• ASSIGNMENT: The records below must be returned exactly, with every picture left out.
──────
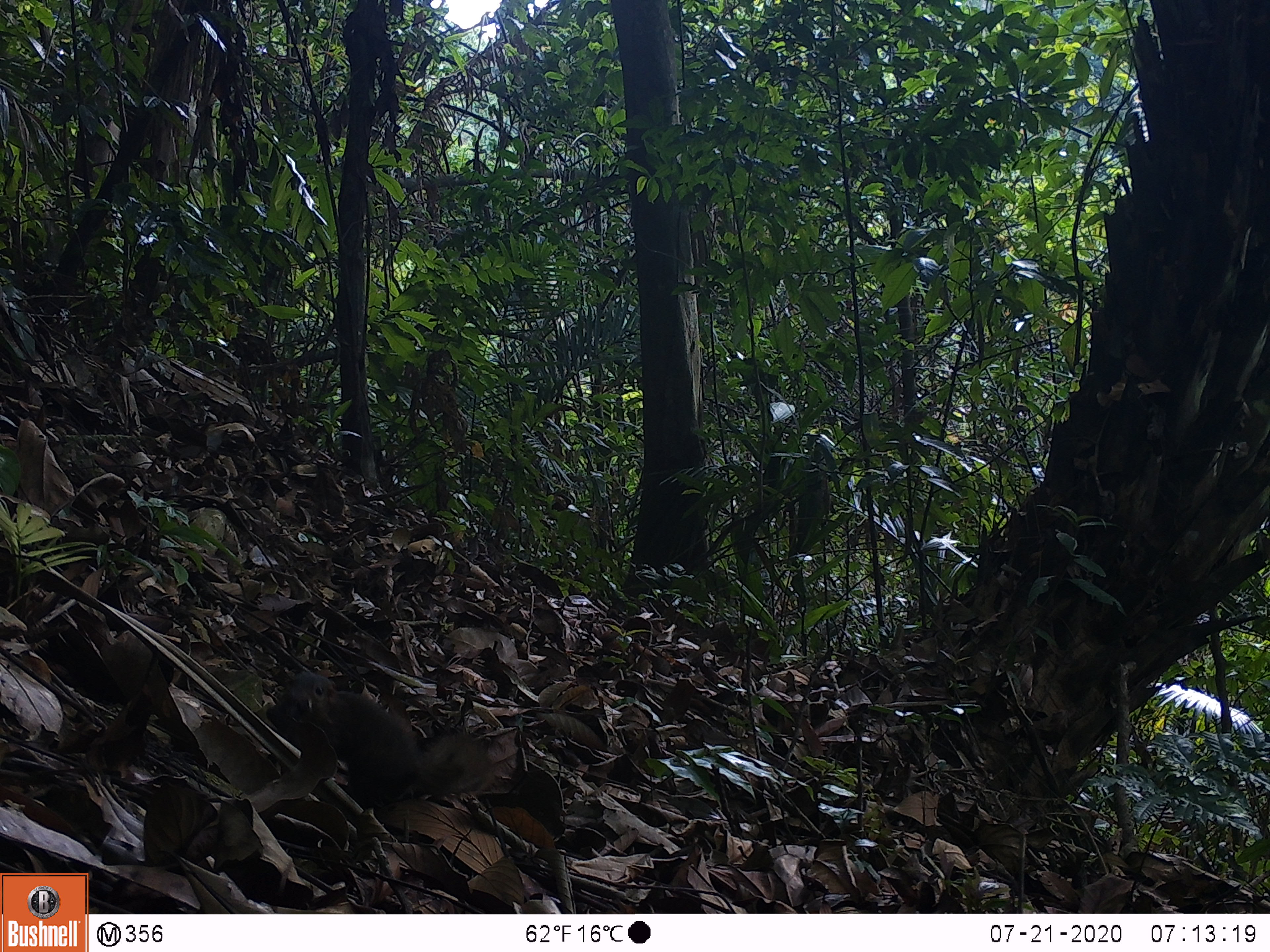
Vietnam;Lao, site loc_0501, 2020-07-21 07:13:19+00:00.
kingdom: Animalia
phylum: Chordata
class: Mammalia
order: Scandentia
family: Tupaiidae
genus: Tupaia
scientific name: Tupaia belangeri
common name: northern treeshrew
Northern treeshrew (Tupaia belangeri). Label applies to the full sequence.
──────
• ANSWER TO THIS TASK:
Vietnam;Lao, site loc_0501, 2020-07-21 07:13:19+00:00.
kingdom: Animalia
phylum: Chordata
class: Mammalia
order: Scandentia
family: Tupaiidae
genus: Tupaia
scientific name: Tupaia belangeri
common name: northern treeshrew
Northern treeshrew (Tupaia belangeri). Label applies to the full sequence.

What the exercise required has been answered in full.